Tim Gabungan Dinilai Gagal Tuntaskan Kasus Novel Baswedan
Koalisi masyarakat sipil mendesak pembentukan tim independen untuk mengungkap penyerangan terhadap penyidik Komisi Pemberantasan Korupsi, Novel Baswedan.
Oleh
Edna C Pattisina
·2 menit baca
JAKARTA, KOMPAS — Tim Gabungan Pencari Fakta penyerangan terhadap penyidik Komisi Pemberantasan Korupsi, Novel Baswedan, dianggap gagal sehingga koalisi masyarakat sipil mendesak pembentukan tim independen. Tim gabungan tersebut sudah enam bulan bertugas, tetapi dinilai belum berhasil mengungkap satu pun aktor yang bertanggung jawab.
Terkait dengan hal itu, Koalisi Masyarakat Sipil Antikorupsi yang terdiri dari Indonesia Corruption Watch (ICW), Komisi untuk Orang Hilang dan Korban Tindak Kekerasan (Kontras), LBH Jakarta, Yayasan Lembaga Bantuan Hukum Indonesia (YLBHI), Amnesty International Indonesia, dan Change.org mengeluarkan pernyataan bersama, Minggu (7/7/2019).
Wana Alamsyah dari ICW mengatakan, Koalisi Masyarakat Sipil Antikorupsi mengajukan perlunya pembentukan Tim Gabungan Pencari Fakta Independen untuk menuntaskan kasus Novel. Tim ini terdiri dari perwakilan tokoh-tokoh masyarakat dan Polri. ”Dibutuhkan juga penyidik agar bisa memiliki legalitas pembuktian ketika diajukan ke persidangan,” kata Wana.
Kepala Kepolisian RI Jenderal (Pol) Tito Karnavian membentuk tim gabungan pada 8 Januari 2019 untuk mengungkap kasus penyerangan yang dialami oleh Novel Baswedan. Tim tersebut beranggotakan 65 orang dan didominasi unsur kepolisian yang tenggat kerjanya pada 7 Juli 2019.
”Sayangnya, Presiden seolah-olah melepaskan tanggung jawabnya, padahal salah satu janji politiknya dalam isu pemberantasan korupsi yaitu ingin memperkuat KPK. Di tim independen yang kami ajukan, penyidik ada, tetapi tidak mendominasi,” kata Wana.

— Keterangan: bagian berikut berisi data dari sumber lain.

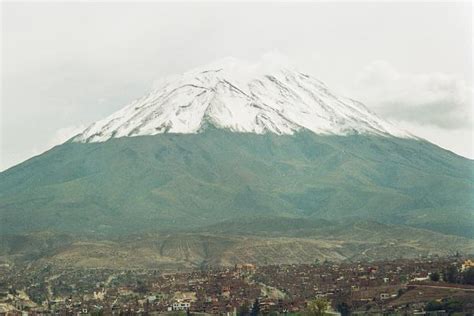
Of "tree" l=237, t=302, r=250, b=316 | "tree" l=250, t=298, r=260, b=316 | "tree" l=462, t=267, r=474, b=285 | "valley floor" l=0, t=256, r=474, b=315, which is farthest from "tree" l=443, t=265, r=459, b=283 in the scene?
"tree" l=237, t=302, r=250, b=316

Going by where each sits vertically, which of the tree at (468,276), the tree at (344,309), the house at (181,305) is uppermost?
the tree at (468,276)

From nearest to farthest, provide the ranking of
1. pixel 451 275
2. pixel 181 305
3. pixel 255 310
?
pixel 255 310
pixel 451 275
pixel 181 305

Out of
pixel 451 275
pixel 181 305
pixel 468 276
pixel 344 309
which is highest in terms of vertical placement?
pixel 451 275

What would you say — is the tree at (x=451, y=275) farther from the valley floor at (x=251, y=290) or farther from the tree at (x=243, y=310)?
the tree at (x=243, y=310)

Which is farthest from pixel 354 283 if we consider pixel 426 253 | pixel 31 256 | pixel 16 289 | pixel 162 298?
pixel 31 256

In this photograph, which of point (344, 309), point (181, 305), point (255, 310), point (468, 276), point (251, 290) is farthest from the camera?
point (251, 290)

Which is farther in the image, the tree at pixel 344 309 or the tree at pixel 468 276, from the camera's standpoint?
the tree at pixel 468 276

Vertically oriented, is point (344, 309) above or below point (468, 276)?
below

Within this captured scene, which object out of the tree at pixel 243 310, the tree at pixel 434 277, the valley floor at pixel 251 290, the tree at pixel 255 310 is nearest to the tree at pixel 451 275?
the valley floor at pixel 251 290

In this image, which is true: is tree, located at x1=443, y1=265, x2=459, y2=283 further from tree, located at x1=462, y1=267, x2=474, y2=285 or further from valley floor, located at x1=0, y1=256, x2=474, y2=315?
tree, located at x1=462, y1=267, x2=474, y2=285

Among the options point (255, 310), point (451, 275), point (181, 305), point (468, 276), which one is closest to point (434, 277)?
point (451, 275)

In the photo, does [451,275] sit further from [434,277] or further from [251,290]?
[251,290]

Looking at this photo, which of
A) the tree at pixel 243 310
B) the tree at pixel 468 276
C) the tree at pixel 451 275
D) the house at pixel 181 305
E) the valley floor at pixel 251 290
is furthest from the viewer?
the house at pixel 181 305
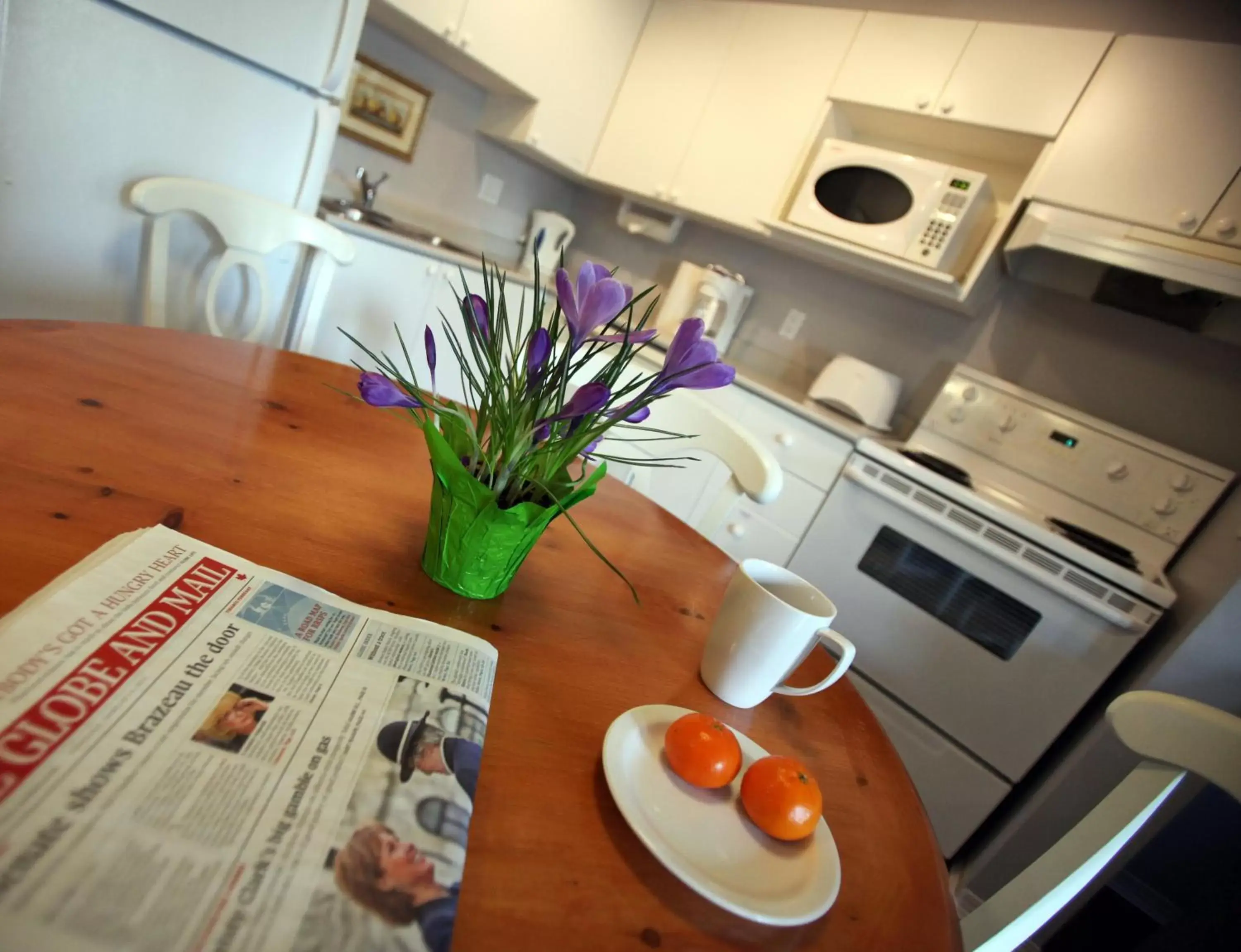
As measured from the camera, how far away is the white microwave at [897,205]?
1957 mm

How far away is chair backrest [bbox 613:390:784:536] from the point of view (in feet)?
3.43

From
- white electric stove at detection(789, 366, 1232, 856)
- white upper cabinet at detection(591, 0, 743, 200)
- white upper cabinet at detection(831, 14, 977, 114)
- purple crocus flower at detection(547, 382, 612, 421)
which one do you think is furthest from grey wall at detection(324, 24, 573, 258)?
purple crocus flower at detection(547, 382, 612, 421)

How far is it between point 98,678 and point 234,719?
0.08 m

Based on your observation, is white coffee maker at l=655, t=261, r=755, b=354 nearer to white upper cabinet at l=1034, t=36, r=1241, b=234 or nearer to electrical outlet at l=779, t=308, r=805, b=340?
electrical outlet at l=779, t=308, r=805, b=340

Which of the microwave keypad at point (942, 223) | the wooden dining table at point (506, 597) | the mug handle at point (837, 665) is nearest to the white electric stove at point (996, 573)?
the microwave keypad at point (942, 223)

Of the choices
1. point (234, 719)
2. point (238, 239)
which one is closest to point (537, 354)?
point (234, 719)

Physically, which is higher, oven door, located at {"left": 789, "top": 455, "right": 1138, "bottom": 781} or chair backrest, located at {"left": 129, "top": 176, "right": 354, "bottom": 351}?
chair backrest, located at {"left": 129, "top": 176, "right": 354, "bottom": 351}

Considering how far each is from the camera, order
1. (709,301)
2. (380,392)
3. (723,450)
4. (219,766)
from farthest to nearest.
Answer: (709,301) < (723,450) < (380,392) < (219,766)

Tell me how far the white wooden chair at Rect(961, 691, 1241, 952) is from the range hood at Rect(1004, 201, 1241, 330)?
4.84 feet

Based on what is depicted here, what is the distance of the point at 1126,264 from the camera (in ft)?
5.16

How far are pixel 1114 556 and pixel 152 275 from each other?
2.19m

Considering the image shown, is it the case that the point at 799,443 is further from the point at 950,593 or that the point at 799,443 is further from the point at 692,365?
the point at 692,365

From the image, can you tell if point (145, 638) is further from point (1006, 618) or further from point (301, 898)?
point (1006, 618)

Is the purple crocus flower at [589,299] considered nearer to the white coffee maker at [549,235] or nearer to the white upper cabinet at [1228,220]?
the white upper cabinet at [1228,220]
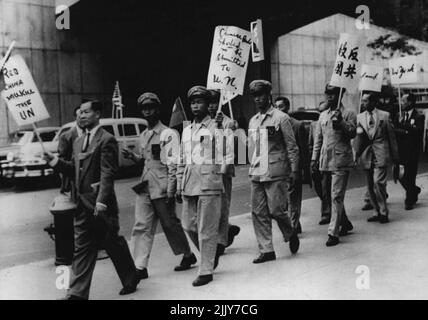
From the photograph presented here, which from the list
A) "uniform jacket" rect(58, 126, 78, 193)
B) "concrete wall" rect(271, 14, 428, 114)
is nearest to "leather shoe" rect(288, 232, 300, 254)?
"uniform jacket" rect(58, 126, 78, 193)

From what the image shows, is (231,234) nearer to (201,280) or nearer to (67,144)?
(201,280)

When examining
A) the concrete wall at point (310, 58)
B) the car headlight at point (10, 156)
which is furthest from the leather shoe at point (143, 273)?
the concrete wall at point (310, 58)

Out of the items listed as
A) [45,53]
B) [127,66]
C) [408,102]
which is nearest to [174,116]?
[408,102]

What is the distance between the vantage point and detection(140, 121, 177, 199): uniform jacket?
20.0 feet

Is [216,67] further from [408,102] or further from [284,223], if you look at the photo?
[408,102]

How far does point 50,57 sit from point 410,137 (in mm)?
15919

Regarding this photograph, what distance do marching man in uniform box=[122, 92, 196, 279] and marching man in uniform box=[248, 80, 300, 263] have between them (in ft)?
2.79

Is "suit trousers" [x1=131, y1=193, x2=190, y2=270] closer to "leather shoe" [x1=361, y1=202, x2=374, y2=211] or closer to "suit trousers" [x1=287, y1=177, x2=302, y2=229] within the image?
"suit trousers" [x1=287, y1=177, x2=302, y2=229]

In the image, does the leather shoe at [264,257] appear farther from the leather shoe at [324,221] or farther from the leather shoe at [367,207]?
the leather shoe at [367,207]

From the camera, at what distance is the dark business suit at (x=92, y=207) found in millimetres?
5119

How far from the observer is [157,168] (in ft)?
20.4

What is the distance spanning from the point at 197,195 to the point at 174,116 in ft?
6.46

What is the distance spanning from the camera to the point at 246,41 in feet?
25.8

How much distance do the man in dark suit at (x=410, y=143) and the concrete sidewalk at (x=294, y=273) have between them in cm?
153
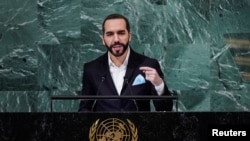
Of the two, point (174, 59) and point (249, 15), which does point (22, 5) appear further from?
point (249, 15)

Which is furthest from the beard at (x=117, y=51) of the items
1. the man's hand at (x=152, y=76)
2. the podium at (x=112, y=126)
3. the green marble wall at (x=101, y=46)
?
the podium at (x=112, y=126)

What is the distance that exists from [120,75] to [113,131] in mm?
1610

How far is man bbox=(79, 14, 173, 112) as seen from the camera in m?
3.50

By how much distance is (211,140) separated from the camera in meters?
2.46

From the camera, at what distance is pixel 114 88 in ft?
12.5

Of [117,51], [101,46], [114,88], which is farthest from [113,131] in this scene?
[101,46]

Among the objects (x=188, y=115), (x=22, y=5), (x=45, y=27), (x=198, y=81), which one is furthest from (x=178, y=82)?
(x=188, y=115)

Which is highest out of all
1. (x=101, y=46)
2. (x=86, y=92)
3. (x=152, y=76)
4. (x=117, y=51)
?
(x=101, y=46)

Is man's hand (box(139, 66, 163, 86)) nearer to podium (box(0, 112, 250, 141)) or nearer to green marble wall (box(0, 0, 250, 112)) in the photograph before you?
green marble wall (box(0, 0, 250, 112))

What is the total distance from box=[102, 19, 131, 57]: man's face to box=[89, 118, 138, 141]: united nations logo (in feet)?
5.62

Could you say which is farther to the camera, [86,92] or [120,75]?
[120,75]

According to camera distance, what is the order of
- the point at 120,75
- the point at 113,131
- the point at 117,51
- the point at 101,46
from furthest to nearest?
1. the point at 101,46
2. the point at 117,51
3. the point at 120,75
4. the point at 113,131

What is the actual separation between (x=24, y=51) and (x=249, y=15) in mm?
2322

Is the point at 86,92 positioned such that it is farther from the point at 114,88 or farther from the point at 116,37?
the point at 116,37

Koalisi Masyarakat Sipil Antikorupsi menilai, proses pemeriksaan yang dilakukan oleh tim tersebut sangatlah lambat dan terkesan hanya formalitas belaka.
Selain itu, Yati Andriani dari Kontras juga mempertanyakan tidak adanya informasi yang disampaikan Tim Satgas kepada publik.
Koalisi masyarakat sipil membandingkan kasus Novel dengan penanganan kasus kopi beracun dalam kasus pembunuhan Mirna, Polri menyampaikan semua proses mulai dari tindakan otopsi hingga proses pemeriksaan terhadap saksi-saksi.
Sebelumnya, anggota Tim Gabungan Pencari Fakta kasus Novel, Ifdhal Kasim, mengatakan sudah mendapatkan informasi baru yang pada akhirnya akan disampaikan kepada publik. ”Yang jelas, nanti ada sesuatu yang baru yang akan kami sampaikan,” kata Ifdhal (Kompas, 21/6/2019).
Intimidasi terhadap aktivis antikorupsi bukan hanya kali ini. Berdasarkan catatan ICW, terdapat 91 kasus yang memakan 115 korban dari 1996 sampai dengan 2019. Kasus terakhir menimpa dua komisioner KPK yang diteror menggunakan bom molotov.
Masyarakat sipil juga menyayangkan negara tidak hadir dalam upaya melindungi warganya untuk berpartisipasi dalam pemberantasan korupsi. Padahal, Presiden Joko Widodo telah menandatangani Peraturan Pemerintah Nomor 43 Tahun 2018 tentang Tata Cara Pelaksanaan Peran Serta Masyarakat dan Pemberian Penghargaan dalam Pencegahan dan Pemberantasan Tindak Pidana Korupsi.